GENERAL TERMS AND CONDITIONS

of franzjohann creative agency GmbH
Liechtensteinstrasse 45/8
1090 Vienna

  1. Validity, conclusion of contract

1.1 franzjohann Kreativagentur GmbH (hereinafter referred to as "Agency") provides its services exclusively on the basis of the following General Terms and Conditions (GTC). These apply to all legal relationships between the agency and the customer, even if they are not expressly referred to. The GTC are exclusively applicable to legal relationships with entrepreneurs, i.e. B2B.

1.2 The version valid at the time of the conclusion of the contract shall be authoritative in each case. Deviations from these as well as other supplementary agreements with the Customer shall only be effective if they are confirmed in writing by the Agency.

1.3 Any terms and conditions of the Customer shall not be accepted, even if known, unless otherwise expressly agreed in writing in individual cases. The Agency expressly objects to the Customer's GTC. No further objection to the Customer's GTC by the Agency shall be required.

++++++++++

**Task objective**
Can you print the agency's terms and conditions word for word, starting with "1.1 franzjohann Kreativagentur" and going on through "by the Agency."? These entries come from a separate source.

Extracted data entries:
++++++++++

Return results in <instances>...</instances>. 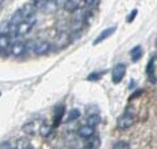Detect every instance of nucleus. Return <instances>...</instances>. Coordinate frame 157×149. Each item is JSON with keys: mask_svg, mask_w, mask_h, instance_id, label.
Instances as JSON below:
<instances>
[{"mask_svg": "<svg viewBox=\"0 0 157 149\" xmlns=\"http://www.w3.org/2000/svg\"><path fill=\"white\" fill-rule=\"evenodd\" d=\"M36 6H34V2H29V3H25L24 6L20 8V12L22 13V16L25 20H28L29 17H32L34 12H36Z\"/></svg>", "mask_w": 157, "mask_h": 149, "instance_id": "nucleus-6", "label": "nucleus"}, {"mask_svg": "<svg viewBox=\"0 0 157 149\" xmlns=\"http://www.w3.org/2000/svg\"><path fill=\"white\" fill-rule=\"evenodd\" d=\"M66 113V107L64 106H59L56 109V114H55V118H54V126H59L62 123V119H63V115Z\"/></svg>", "mask_w": 157, "mask_h": 149, "instance_id": "nucleus-14", "label": "nucleus"}, {"mask_svg": "<svg viewBox=\"0 0 157 149\" xmlns=\"http://www.w3.org/2000/svg\"><path fill=\"white\" fill-rule=\"evenodd\" d=\"M46 3H47V2H45V0H37V2H34V6H36L37 9H38V8H45Z\"/></svg>", "mask_w": 157, "mask_h": 149, "instance_id": "nucleus-27", "label": "nucleus"}, {"mask_svg": "<svg viewBox=\"0 0 157 149\" xmlns=\"http://www.w3.org/2000/svg\"><path fill=\"white\" fill-rule=\"evenodd\" d=\"M12 30V25L9 21H4L0 24V36H8Z\"/></svg>", "mask_w": 157, "mask_h": 149, "instance_id": "nucleus-18", "label": "nucleus"}, {"mask_svg": "<svg viewBox=\"0 0 157 149\" xmlns=\"http://www.w3.org/2000/svg\"><path fill=\"white\" fill-rule=\"evenodd\" d=\"M140 94H143V90H137V92H135L134 94H132V96L130 97V101H131V99H134L135 97H137V96H140Z\"/></svg>", "mask_w": 157, "mask_h": 149, "instance_id": "nucleus-30", "label": "nucleus"}, {"mask_svg": "<svg viewBox=\"0 0 157 149\" xmlns=\"http://www.w3.org/2000/svg\"><path fill=\"white\" fill-rule=\"evenodd\" d=\"M50 48H51V44L47 41H41L34 46V52H36L37 55H46V54L50 51Z\"/></svg>", "mask_w": 157, "mask_h": 149, "instance_id": "nucleus-7", "label": "nucleus"}, {"mask_svg": "<svg viewBox=\"0 0 157 149\" xmlns=\"http://www.w3.org/2000/svg\"><path fill=\"white\" fill-rule=\"evenodd\" d=\"M115 32H117V26H111V28H107V29H105V30H102V32L100 33V36H98V37L94 39V41H93V44L96 46V44L104 42L105 39H107L109 37H111Z\"/></svg>", "mask_w": 157, "mask_h": 149, "instance_id": "nucleus-4", "label": "nucleus"}, {"mask_svg": "<svg viewBox=\"0 0 157 149\" xmlns=\"http://www.w3.org/2000/svg\"><path fill=\"white\" fill-rule=\"evenodd\" d=\"M84 149H89V148H84Z\"/></svg>", "mask_w": 157, "mask_h": 149, "instance_id": "nucleus-32", "label": "nucleus"}, {"mask_svg": "<svg viewBox=\"0 0 157 149\" xmlns=\"http://www.w3.org/2000/svg\"><path fill=\"white\" fill-rule=\"evenodd\" d=\"M11 149H16V148H11Z\"/></svg>", "mask_w": 157, "mask_h": 149, "instance_id": "nucleus-33", "label": "nucleus"}, {"mask_svg": "<svg viewBox=\"0 0 157 149\" xmlns=\"http://www.w3.org/2000/svg\"><path fill=\"white\" fill-rule=\"evenodd\" d=\"M130 55L132 58V60L134 62H137L139 59L141 58V55H143V47L140 46V44H137V46L132 47L131 51H130Z\"/></svg>", "mask_w": 157, "mask_h": 149, "instance_id": "nucleus-13", "label": "nucleus"}, {"mask_svg": "<svg viewBox=\"0 0 157 149\" xmlns=\"http://www.w3.org/2000/svg\"><path fill=\"white\" fill-rule=\"evenodd\" d=\"M113 149H131V147L127 141H117L113 145Z\"/></svg>", "mask_w": 157, "mask_h": 149, "instance_id": "nucleus-23", "label": "nucleus"}, {"mask_svg": "<svg viewBox=\"0 0 157 149\" xmlns=\"http://www.w3.org/2000/svg\"><path fill=\"white\" fill-rule=\"evenodd\" d=\"M28 149H34V148H33V147H32V145H30V147H29V148H28Z\"/></svg>", "mask_w": 157, "mask_h": 149, "instance_id": "nucleus-31", "label": "nucleus"}, {"mask_svg": "<svg viewBox=\"0 0 157 149\" xmlns=\"http://www.w3.org/2000/svg\"><path fill=\"white\" fill-rule=\"evenodd\" d=\"M25 51H26V44L24 42H21V41L14 42L11 46V54L13 56H16V58L22 56L24 54H25Z\"/></svg>", "mask_w": 157, "mask_h": 149, "instance_id": "nucleus-5", "label": "nucleus"}, {"mask_svg": "<svg viewBox=\"0 0 157 149\" xmlns=\"http://www.w3.org/2000/svg\"><path fill=\"white\" fill-rule=\"evenodd\" d=\"M22 130L25 131L26 133H29V135H33L34 133V122H30V123H28V124H25V126L22 127Z\"/></svg>", "mask_w": 157, "mask_h": 149, "instance_id": "nucleus-24", "label": "nucleus"}, {"mask_svg": "<svg viewBox=\"0 0 157 149\" xmlns=\"http://www.w3.org/2000/svg\"><path fill=\"white\" fill-rule=\"evenodd\" d=\"M105 73H106V71L93 72V73H90V74H88V76H86V80H88V81H97V80H100V78L104 77Z\"/></svg>", "mask_w": 157, "mask_h": 149, "instance_id": "nucleus-21", "label": "nucleus"}, {"mask_svg": "<svg viewBox=\"0 0 157 149\" xmlns=\"http://www.w3.org/2000/svg\"><path fill=\"white\" fill-rule=\"evenodd\" d=\"M51 131H52V127L51 126H48V124H42L41 127L38 128V132H39V135H41L42 137H48L51 135Z\"/></svg>", "mask_w": 157, "mask_h": 149, "instance_id": "nucleus-17", "label": "nucleus"}, {"mask_svg": "<svg viewBox=\"0 0 157 149\" xmlns=\"http://www.w3.org/2000/svg\"><path fill=\"white\" fill-rule=\"evenodd\" d=\"M101 144V140L98 136H94L93 135L90 139H89V149H97L98 147H100Z\"/></svg>", "mask_w": 157, "mask_h": 149, "instance_id": "nucleus-22", "label": "nucleus"}, {"mask_svg": "<svg viewBox=\"0 0 157 149\" xmlns=\"http://www.w3.org/2000/svg\"><path fill=\"white\" fill-rule=\"evenodd\" d=\"M71 42V36L67 32H62L59 33V36L56 38V46L60 48H64L68 46V43Z\"/></svg>", "mask_w": 157, "mask_h": 149, "instance_id": "nucleus-8", "label": "nucleus"}, {"mask_svg": "<svg viewBox=\"0 0 157 149\" xmlns=\"http://www.w3.org/2000/svg\"><path fill=\"white\" fill-rule=\"evenodd\" d=\"M77 135L82 139H90L93 135H94V128L88 126V124H84V126H81L77 130Z\"/></svg>", "mask_w": 157, "mask_h": 149, "instance_id": "nucleus-9", "label": "nucleus"}, {"mask_svg": "<svg viewBox=\"0 0 157 149\" xmlns=\"http://www.w3.org/2000/svg\"><path fill=\"white\" fill-rule=\"evenodd\" d=\"M34 24H36V21H34V20H32V21H29V20H25V21H22L21 24L16 26V34H17V36H20V37L26 36V34L33 29V25H34Z\"/></svg>", "mask_w": 157, "mask_h": 149, "instance_id": "nucleus-3", "label": "nucleus"}, {"mask_svg": "<svg viewBox=\"0 0 157 149\" xmlns=\"http://www.w3.org/2000/svg\"><path fill=\"white\" fill-rule=\"evenodd\" d=\"M132 124H134V115H131L130 113H124L122 117L118 118V122H117V126L121 130H127Z\"/></svg>", "mask_w": 157, "mask_h": 149, "instance_id": "nucleus-2", "label": "nucleus"}, {"mask_svg": "<svg viewBox=\"0 0 157 149\" xmlns=\"http://www.w3.org/2000/svg\"><path fill=\"white\" fill-rule=\"evenodd\" d=\"M155 62H156V58L153 56L149 60L148 63V66H147V74H148V77H149V81L151 82H156V74H155Z\"/></svg>", "mask_w": 157, "mask_h": 149, "instance_id": "nucleus-10", "label": "nucleus"}, {"mask_svg": "<svg viewBox=\"0 0 157 149\" xmlns=\"http://www.w3.org/2000/svg\"><path fill=\"white\" fill-rule=\"evenodd\" d=\"M22 21H25V18H24L22 13L20 12V9H17V11L12 14L11 20H9V22H11L12 26H14V25H16V26H17V25H20V24H21Z\"/></svg>", "mask_w": 157, "mask_h": 149, "instance_id": "nucleus-12", "label": "nucleus"}, {"mask_svg": "<svg viewBox=\"0 0 157 149\" xmlns=\"http://www.w3.org/2000/svg\"><path fill=\"white\" fill-rule=\"evenodd\" d=\"M81 115V111L78 110V109H72V110H70V113H68V117H67V122H73L76 120V119H78Z\"/></svg>", "mask_w": 157, "mask_h": 149, "instance_id": "nucleus-19", "label": "nucleus"}, {"mask_svg": "<svg viewBox=\"0 0 157 149\" xmlns=\"http://www.w3.org/2000/svg\"><path fill=\"white\" fill-rule=\"evenodd\" d=\"M8 48H11V38L9 36H0V50L6 51Z\"/></svg>", "mask_w": 157, "mask_h": 149, "instance_id": "nucleus-16", "label": "nucleus"}, {"mask_svg": "<svg viewBox=\"0 0 157 149\" xmlns=\"http://www.w3.org/2000/svg\"><path fill=\"white\" fill-rule=\"evenodd\" d=\"M0 149H11V141H4L0 144Z\"/></svg>", "mask_w": 157, "mask_h": 149, "instance_id": "nucleus-28", "label": "nucleus"}, {"mask_svg": "<svg viewBox=\"0 0 157 149\" xmlns=\"http://www.w3.org/2000/svg\"><path fill=\"white\" fill-rule=\"evenodd\" d=\"M30 145L32 144L29 143V140L26 137H21V139H18L17 143H16V149H28Z\"/></svg>", "mask_w": 157, "mask_h": 149, "instance_id": "nucleus-20", "label": "nucleus"}, {"mask_svg": "<svg viewBox=\"0 0 157 149\" xmlns=\"http://www.w3.org/2000/svg\"><path fill=\"white\" fill-rule=\"evenodd\" d=\"M85 4H88V7H96V6H98L100 4V2H85Z\"/></svg>", "mask_w": 157, "mask_h": 149, "instance_id": "nucleus-29", "label": "nucleus"}, {"mask_svg": "<svg viewBox=\"0 0 157 149\" xmlns=\"http://www.w3.org/2000/svg\"><path fill=\"white\" fill-rule=\"evenodd\" d=\"M136 14H137V9H132V12H131L128 16H127V18H126V22H127V24H131V22L135 20Z\"/></svg>", "mask_w": 157, "mask_h": 149, "instance_id": "nucleus-25", "label": "nucleus"}, {"mask_svg": "<svg viewBox=\"0 0 157 149\" xmlns=\"http://www.w3.org/2000/svg\"><path fill=\"white\" fill-rule=\"evenodd\" d=\"M100 123H101V117L98 115V114H90V115L86 118V124L93 127V128L96 126H98Z\"/></svg>", "mask_w": 157, "mask_h": 149, "instance_id": "nucleus-15", "label": "nucleus"}, {"mask_svg": "<svg viewBox=\"0 0 157 149\" xmlns=\"http://www.w3.org/2000/svg\"><path fill=\"white\" fill-rule=\"evenodd\" d=\"M55 4H56V2H47V3H46V6H45V8H43V9H45V11L51 12V11H54V9L56 8Z\"/></svg>", "mask_w": 157, "mask_h": 149, "instance_id": "nucleus-26", "label": "nucleus"}, {"mask_svg": "<svg viewBox=\"0 0 157 149\" xmlns=\"http://www.w3.org/2000/svg\"><path fill=\"white\" fill-rule=\"evenodd\" d=\"M80 4L81 2H78V0H68L64 3V9L67 12H76L77 9H80Z\"/></svg>", "mask_w": 157, "mask_h": 149, "instance_id": "nucleus-11", "label": "nucleus"}, {"mask_svg": "<svg viewBox=\"0 0 157 149\" xmlns=\"http://www.w3.org/2000/svg\"><path fill=\"white\" fill-rule=\"evenodd\" d=\"M126 64L123 63H119L117 64V66H114V68L111 69V81L114 84H121V81L126 76Z\"/></svg>", "mask_w": 157, "mask_h": 149, "instance_id": "nucleus-1", "label": "nucleus"}]
</instances>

++++++++++

**Answer to the problem**
1.1 franzjohann Kreativagentur GmbH (hereinafter referred to as "Agency") provides its services exclusively on the basis of the following General Terms and Conditions (GTC). These apply to all legal relationships between the agency and the customer, even if they are not expressly referred to. The GTC are exclusively applicable to legal relationships with entrepreneurs, i.e. B2B.

1.2 The version valid at the time of the conclusion of the contract shall be authoritative in each case. Deviations from these as well as other supplementary agreements with the Customer shall only be effective if they are confirmed in writing by the Agency.